I could ramble on.... but bottom line... sticking it out is worth it if you really enjoyed the MSK stuff as a student. The bulk of graduates have been going into MSK and its related disciplines for a while.... you're not alone
 
I didn't love my PGY2 year but it gets so much better!

I completely agree with Taus. There is alot of MSK that you can focus on during your PGY2 year. I just finished mine and ended up dragging a portable ultrasound machine with me on rounds and looked at a ton of shoulders, knees, ankles, etc.

Even if you intend on doing outpt MSK when you're all done, you still may want to manage some of the bread and butter outpt general rehab pt's so it's worth putting in the time now so you keep the option open of being a "well rounded physiatrist".
 
Thanks for the advice everyone, it is getting a little better but still rough. The reason I started this thread is because I did an elective in neurology during intern year and a spot just opened up and my buddies in the program want me to take it. I really enjoyed the rotation as it was purely consult service with no inpt service in the entire program, everything is admitted to the hospitalist thus no pages for pain, constipation, social issues. Just write your recommendations and the primary team can worry bout the rest. Also i have an interest in sleep medicine with a fellowship available in the program. So sometimes when I'm dictating a 5 page discharge summary and being paged multiple times during my dictation, I think about that open spot. Why be an "intern"' again when i can be a specialist now.

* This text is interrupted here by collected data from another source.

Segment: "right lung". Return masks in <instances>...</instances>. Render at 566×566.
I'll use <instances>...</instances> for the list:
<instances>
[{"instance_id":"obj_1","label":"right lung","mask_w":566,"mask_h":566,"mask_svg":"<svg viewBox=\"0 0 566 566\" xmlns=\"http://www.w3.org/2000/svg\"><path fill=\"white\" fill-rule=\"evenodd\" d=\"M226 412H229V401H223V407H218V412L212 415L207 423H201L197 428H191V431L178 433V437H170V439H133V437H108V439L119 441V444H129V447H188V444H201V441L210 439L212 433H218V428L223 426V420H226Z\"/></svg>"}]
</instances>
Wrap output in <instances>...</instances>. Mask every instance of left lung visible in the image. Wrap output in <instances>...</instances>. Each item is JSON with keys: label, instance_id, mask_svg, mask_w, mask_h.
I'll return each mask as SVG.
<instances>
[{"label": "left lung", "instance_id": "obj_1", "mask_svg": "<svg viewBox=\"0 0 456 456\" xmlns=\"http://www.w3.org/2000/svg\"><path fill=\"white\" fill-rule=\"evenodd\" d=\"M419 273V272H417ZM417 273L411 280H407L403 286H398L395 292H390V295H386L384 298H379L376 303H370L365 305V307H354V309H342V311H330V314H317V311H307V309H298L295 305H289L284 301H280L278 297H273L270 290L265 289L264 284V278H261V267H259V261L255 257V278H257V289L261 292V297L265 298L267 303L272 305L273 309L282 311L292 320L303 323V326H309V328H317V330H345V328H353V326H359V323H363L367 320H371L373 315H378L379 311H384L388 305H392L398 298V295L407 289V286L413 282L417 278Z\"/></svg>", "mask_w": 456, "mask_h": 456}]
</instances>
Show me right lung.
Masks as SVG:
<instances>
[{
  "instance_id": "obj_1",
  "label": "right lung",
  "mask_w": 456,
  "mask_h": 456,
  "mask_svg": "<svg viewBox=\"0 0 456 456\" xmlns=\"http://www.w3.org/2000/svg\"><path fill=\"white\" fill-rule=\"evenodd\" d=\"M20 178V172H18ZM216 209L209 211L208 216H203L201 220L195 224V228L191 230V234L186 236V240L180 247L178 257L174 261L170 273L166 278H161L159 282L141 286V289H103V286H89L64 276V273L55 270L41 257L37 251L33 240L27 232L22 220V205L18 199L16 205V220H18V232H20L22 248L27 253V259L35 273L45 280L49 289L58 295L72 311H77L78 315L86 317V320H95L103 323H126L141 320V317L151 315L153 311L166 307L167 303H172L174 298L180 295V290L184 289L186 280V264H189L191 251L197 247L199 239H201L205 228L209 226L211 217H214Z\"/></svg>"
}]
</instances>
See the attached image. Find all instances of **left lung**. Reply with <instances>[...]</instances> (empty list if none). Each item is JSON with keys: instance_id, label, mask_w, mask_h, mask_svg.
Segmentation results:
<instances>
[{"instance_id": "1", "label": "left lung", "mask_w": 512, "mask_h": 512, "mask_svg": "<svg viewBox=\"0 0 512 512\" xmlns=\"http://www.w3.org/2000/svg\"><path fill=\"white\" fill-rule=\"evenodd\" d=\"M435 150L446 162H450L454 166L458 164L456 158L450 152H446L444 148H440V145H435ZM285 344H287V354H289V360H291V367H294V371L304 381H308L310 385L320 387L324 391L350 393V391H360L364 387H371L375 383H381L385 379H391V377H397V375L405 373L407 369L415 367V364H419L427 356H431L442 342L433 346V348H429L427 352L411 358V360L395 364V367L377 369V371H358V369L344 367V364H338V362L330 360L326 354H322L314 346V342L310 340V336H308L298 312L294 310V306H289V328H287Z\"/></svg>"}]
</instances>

As for the PT/OT line in my post, what I meant was that I wish had more time to shadow and observe the therapist to see how the patient is progressing. However this is limited by the scut I have to do. It wasn't meant to be disrespectful, I can't count the amount of time I've been amazed by how far along my patients have progressed. I just wish I had more time to participate in their therapy.
 
As for the PT/OT line in my post, what I meant was that I wish had more time to shadow and observe the therapist to see how the patient is progressing. However this is limited by the scut I have to do. It wasn't meant to be disrespectful, I can't count the amount of time I've been amazed by how far along my patients have progressed. I just wish I had more time to participate in their therapy.

I believe that going down to the therapy gym is an integral part of a Physiatrist's training. You have to be able to see what the patients are doing. You have to learn how therapy works, how therapists do what they do. As a doc, your job is to control the medical conditions be the team coordinator.

You should have time to see them in PT, OT and SP. You should be able to go see them have swallow studies. If you have a pt with suspected PE, you should be allowed to go see the VQ scan, spiral CT or whatever is being done, and learn from the radiologist how they read it. At the least, your attendings should review the images with you.